* **YOUR INSTRUCTIONS**:
Without skipping any entry, transcribe the data word for word.

Top of RECORDS PROVIDED

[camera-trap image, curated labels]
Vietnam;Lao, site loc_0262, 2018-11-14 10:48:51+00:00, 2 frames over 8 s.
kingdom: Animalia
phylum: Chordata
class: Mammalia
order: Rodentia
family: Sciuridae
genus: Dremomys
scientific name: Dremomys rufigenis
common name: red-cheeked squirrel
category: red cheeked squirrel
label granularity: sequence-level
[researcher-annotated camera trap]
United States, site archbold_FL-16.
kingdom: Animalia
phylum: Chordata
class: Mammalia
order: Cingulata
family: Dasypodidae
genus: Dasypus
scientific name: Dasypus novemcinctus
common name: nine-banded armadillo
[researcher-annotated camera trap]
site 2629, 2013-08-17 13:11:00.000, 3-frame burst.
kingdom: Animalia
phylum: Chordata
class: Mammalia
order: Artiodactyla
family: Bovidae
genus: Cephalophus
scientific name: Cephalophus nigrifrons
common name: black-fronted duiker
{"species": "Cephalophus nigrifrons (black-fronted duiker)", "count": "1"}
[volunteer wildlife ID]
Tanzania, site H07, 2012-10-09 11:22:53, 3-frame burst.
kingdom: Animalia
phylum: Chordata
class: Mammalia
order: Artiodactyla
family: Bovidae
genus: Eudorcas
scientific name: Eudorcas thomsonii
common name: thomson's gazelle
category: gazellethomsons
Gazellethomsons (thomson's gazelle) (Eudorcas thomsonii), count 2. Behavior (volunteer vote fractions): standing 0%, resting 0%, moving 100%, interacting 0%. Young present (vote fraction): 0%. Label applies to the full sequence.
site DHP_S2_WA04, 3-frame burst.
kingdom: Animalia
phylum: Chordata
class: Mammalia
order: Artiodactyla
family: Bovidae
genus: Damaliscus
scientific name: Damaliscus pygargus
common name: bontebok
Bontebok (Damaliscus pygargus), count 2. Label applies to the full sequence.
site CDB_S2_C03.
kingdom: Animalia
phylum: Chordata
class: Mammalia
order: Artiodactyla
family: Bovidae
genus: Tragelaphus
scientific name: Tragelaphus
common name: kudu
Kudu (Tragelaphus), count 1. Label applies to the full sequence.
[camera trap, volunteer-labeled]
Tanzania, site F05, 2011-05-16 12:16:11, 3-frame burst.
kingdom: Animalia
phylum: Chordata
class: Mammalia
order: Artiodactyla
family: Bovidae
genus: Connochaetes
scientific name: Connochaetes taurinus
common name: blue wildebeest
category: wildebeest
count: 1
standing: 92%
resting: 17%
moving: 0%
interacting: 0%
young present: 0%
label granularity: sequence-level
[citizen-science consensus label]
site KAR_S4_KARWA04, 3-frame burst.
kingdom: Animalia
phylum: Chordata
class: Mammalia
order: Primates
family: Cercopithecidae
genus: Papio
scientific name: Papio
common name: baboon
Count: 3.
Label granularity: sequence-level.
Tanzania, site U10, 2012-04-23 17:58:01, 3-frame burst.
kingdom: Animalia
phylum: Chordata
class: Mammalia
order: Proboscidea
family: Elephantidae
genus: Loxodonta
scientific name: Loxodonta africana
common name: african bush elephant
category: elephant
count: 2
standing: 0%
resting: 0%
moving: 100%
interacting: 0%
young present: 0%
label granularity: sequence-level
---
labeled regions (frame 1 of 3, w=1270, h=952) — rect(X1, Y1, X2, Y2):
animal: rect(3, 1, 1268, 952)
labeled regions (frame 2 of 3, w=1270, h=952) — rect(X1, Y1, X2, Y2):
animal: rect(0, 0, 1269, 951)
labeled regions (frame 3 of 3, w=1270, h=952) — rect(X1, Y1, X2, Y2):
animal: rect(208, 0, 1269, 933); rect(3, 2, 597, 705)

Bottom of RECORDS PROVIDED

* **RESULT FOR THIS EXERCISE**:
[camera-trap image, curated labels]
Vietnam;Lao, site loc_0262, 2018-11-14 10:48:51+00:00, 2 frames over 8 s.
kingdom: Animalia
phylum: Chordata
class: Mammalia
order: Rodentia
family: Sciuridae
genus: Dremomys
scientific name: Dremomys rufigenis
common name: red-cheeked squirrel
category: red cheeked squirrel
label granularity: sequence-level
[researcher-annotated camera trap]
United States, site archbold_FL-16.
kingdom: Animalia
phylum: Chordata
class: Mammalia
order: Cingulata
family: Dasypodidae
genus: Dasypus
scientific name: Dasypus novemcinctus
common name: nine-banded armadillo
[researcher-annotated camera trap]
site 2629, 2013-08-17 13:11:00.000, 3-frame burst.
kingdom: Animalia
phylum: Chordata
class: Mammalia
order: Artiodactyla
family: Bovidae
genus: Cephalophus
scientific name: Cephalophus nigrifrons
common name: black-fronted duiker
{"species": "Cephalophus nigrifrons (black-fronted duiker)", "count": "1"}
[volunteer wildlife ID]
Tanzania, site H07, 2012-10-09 11:22:53, 3-frame burst.
kingdom: Animalia
phylum: Chordata
class: Mammalia
order: Artiodactyla
family: Bovidae
genus: Eudorcas
scientific name: Eudorcas thomsonii
common name: thomson's gazelle
category: gazellethomsons
Gazellethomsons (thomson's gazelle) (Eudorcas thomsonii), count 2. Behavior (volunteer vote fractions): standing 0%, resting 0%, moving 100%, interacting 0%. Young present (vote fraction): 0%. Label applies to the full sequence.
site DHP_S2_WA04, 3-frame burst.
kingdom: Animalia
phylum: Chordata
class: Mammalia
order: Artiodactyla
family: Bovidae
genus: Damaliscus
scientific name: Damaliscus pygargus
common name: bontebok
Bontebok (Damaliscus pygargus), count 2. Label applies to the full sequence.
site CDB_S2_C03.
kingdom: Animalia
phylum: Chordata
class: Mammalia
order: Artiodactyla
family: Bovidae
genus: Tragelaphus
scientific name: Tragelaphus
common name: kudu
Kudu (Tragelaphus), count 1. Label applies to the full sequence.
[camera trap, volunteer-labeled]
Tanzania, site F05, 2011-05-16 12:16:11, 3-frame burst.
kingdom: Animalia
phylum: Chordata
class: Mammalia
order: Artiodactyla
family: Bovidae
genus: Connochaetes
scientific name: Connochaetes taurinus
common name: blue wildebeest
category: wildebeest
count: 1
standing: 92%
resting: 17%
moving: 0%
interacting: 0%
young present: 0%
label granularity: sequence-level
[citizen-science consensus label]
site KAR_S4_KARWA04, 3-frame burst.
kingdom: Animalia
phylum: Chordata
class: Mammalia
order: Primates
family: Cercopithecidae
genus: Papio
scientific name: Papio
common name: baboon
Count: 3.
Label granularity: sequence-level.
Tanzania, site U10, 2012-04-23 17:58:01, 3-frame burst.
kingdom: Animalia
phylum: Chordata
class: Mammalia
order: Proboscidea
family: Elephantidae
genus: Loxodonta
scientific name: Loxodonta africana
common name: african bush elephant
category: elephant
count: 2
standing: 0%
resting: 0%
moving: 100%
interacting: 0%
young present: 0%
label granularity: sequence-level
---
labeled regions (frame 1 of 3, w=1270, h=952) — rect(X1, Y1, X2, Y2):
animal: rect(3, 1, 1268, 952)
labeled regions (frame 2 of 3, w=1270, h=952) — rect(X1, Y1, X2, Y2):
animal: rect(0, 0, 1269, 951)
labeled regions (frame 3 of 3, w=1270, h=952) — rect(X1, Y1, X2, Y2):
animal: rect(208, 0, 1269, 933); rect(3, 2, 597, 705)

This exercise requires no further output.